MRS CROSS (continuing):

In the aftermath of the 18 January fires, the Chief Minister came out saying to the people of the ACT that, if anyone wanted to blame someone over the disaster, they should blame him. In other words, he openly took the responsibility upon himself. I was actually inspired by that. In saying what he did, he acted like a leader. And because he acted like a leader, he received considerable support and praise for his position, and he basked in that praise for some time, and deservedly so.

However, as time passed, the Chief Minister steadily changed his position. He has spread the responsibility around a bit. His position now is that the government is ultimately responsible. Acknowledgment of responsibility has now become more diffused. We have come from the early bold demonstration of leadership responsibility down to a victim-like bleating about whether people desire that he engage in a vigorous bout of self-flagellation and hair shirt wearing-his words.

Mind you, he still does acknowledge that, yes the criticism is justified, we accept it; however, the whining mode continued when he added the comment: "Now what more do people want than that?"This offensive mode is not very becoming for a leader.

In the McLeod report, there are a couple of points that are of serious concern. The first relates to what Mr McLeod describes as deficiencies in the provision of information and advice to the community. His judgment was that the provision of such information was "seriously inadequate".

With regard to this, we have seen comments from the Chief Minister along the lines that the community was afflicted by a "culture of complacency"and that, even when it was faced with media reports about the fires, alarm bells did not ring for many people. In making this comment, the Chief Minister said that, "We all went about our business...perhaps comforted with the attitudes and views and statements being made by the ESB."

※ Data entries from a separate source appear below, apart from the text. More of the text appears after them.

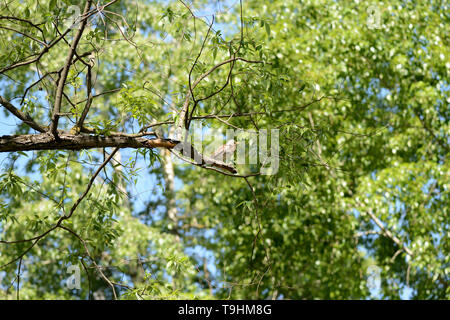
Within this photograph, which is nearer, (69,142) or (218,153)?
(69,142)

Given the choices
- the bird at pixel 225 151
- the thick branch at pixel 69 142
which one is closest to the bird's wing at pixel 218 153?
the bird at pixel 225 151

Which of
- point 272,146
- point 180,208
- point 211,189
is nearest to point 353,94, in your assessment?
point 211,189

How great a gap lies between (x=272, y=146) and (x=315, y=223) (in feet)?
9.84

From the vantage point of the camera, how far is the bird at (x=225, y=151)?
276 centimetres

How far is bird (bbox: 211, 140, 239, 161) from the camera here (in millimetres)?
2758

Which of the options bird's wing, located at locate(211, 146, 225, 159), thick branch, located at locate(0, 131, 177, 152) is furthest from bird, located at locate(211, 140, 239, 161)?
thick branch, located at locate(0, 131, 177, 152)

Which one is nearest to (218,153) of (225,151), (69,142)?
(225,151)

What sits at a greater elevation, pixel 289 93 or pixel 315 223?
pixel 289 93

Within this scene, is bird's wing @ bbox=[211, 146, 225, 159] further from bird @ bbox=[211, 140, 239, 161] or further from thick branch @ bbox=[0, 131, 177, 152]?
thick branch @ bbox=[0, 131, 177, 152]

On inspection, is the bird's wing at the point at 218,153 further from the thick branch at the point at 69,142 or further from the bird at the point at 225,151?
the thick branch at the point at 69,142

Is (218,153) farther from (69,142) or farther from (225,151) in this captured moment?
(69,142)

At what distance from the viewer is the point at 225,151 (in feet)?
9.14
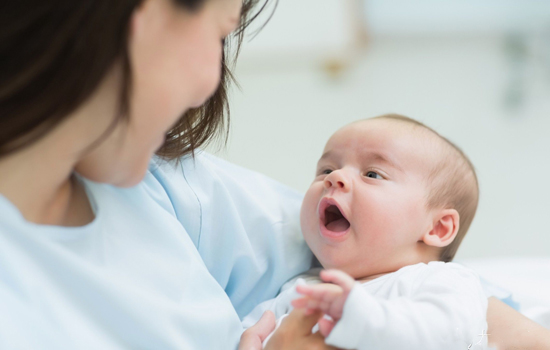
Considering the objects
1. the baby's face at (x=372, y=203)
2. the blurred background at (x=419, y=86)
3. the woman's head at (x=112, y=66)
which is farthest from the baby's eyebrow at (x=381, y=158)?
the blurred background at (x=419, y=86)

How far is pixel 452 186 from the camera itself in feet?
3.40

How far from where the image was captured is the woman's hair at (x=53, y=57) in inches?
21.1

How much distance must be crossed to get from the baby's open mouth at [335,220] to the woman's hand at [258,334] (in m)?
0.20

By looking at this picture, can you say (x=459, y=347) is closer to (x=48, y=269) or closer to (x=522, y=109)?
(x=48, y=269)

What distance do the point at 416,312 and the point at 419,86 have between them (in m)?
2.64

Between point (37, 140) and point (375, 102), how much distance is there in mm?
2665

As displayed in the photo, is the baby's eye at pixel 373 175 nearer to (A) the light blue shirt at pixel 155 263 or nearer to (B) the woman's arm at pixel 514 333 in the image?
(A) the light blue shirt at pixel 155 263

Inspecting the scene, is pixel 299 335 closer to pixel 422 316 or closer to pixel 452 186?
pixel 422 316

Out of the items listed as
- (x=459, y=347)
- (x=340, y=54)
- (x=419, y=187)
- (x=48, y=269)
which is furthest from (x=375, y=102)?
(x=48, y=269)

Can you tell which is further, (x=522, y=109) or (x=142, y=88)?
(x=522, y=109)

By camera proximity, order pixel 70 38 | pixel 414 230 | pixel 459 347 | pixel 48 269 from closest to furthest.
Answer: pixel 70 38 → pixel 48 269 → pixel 459 347 → pixel 414 230

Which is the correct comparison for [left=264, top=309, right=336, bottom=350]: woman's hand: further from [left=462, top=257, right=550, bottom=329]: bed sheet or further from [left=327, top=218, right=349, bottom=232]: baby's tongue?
[left=462, top=257, right=550, bottom=329]: bed sheet

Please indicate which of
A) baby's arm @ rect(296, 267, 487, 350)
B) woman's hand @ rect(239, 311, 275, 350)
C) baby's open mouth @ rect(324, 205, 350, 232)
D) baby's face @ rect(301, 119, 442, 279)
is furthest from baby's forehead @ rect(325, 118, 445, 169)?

As for the attitude of the ESB, Mr McLeod says that it seemed to have been "one of dogged optimism". What that comment translates as, in blunt language, is that the relevant authority or authorities were doing their planning against a likely best case scenario, instead of what any decent planner would be doing and that is planning against a worst case scenario. I therefore consider any comment about community complacency to be reprehensible. It is a little bit like saying that somehow the community brought the bushfires on itself.

Instead, I see the responsibility for complacency resting squarely with the responsible authorities who were, according to the report, doggedly optimistic. I also see complacency resting with the leader of the ACT community, the Chief Minister, who, as the leader, should have been actively and personally on the backs of the relevant authorities, pressing them and putting scenarios to them.

The community is painted as having been complacent. So that is that, is it? If they were as complacent as the Chief Minister says they were, why was that? It was simply because they were not kept in the picture about the true state of things. The ESB has said it did not want to panic people. That comment is just so weak. The people are not infants, they are Australians and Australians do not have a reputation as panickers: quite the contrary, they are stoic doers. I am sure they would not have panicked.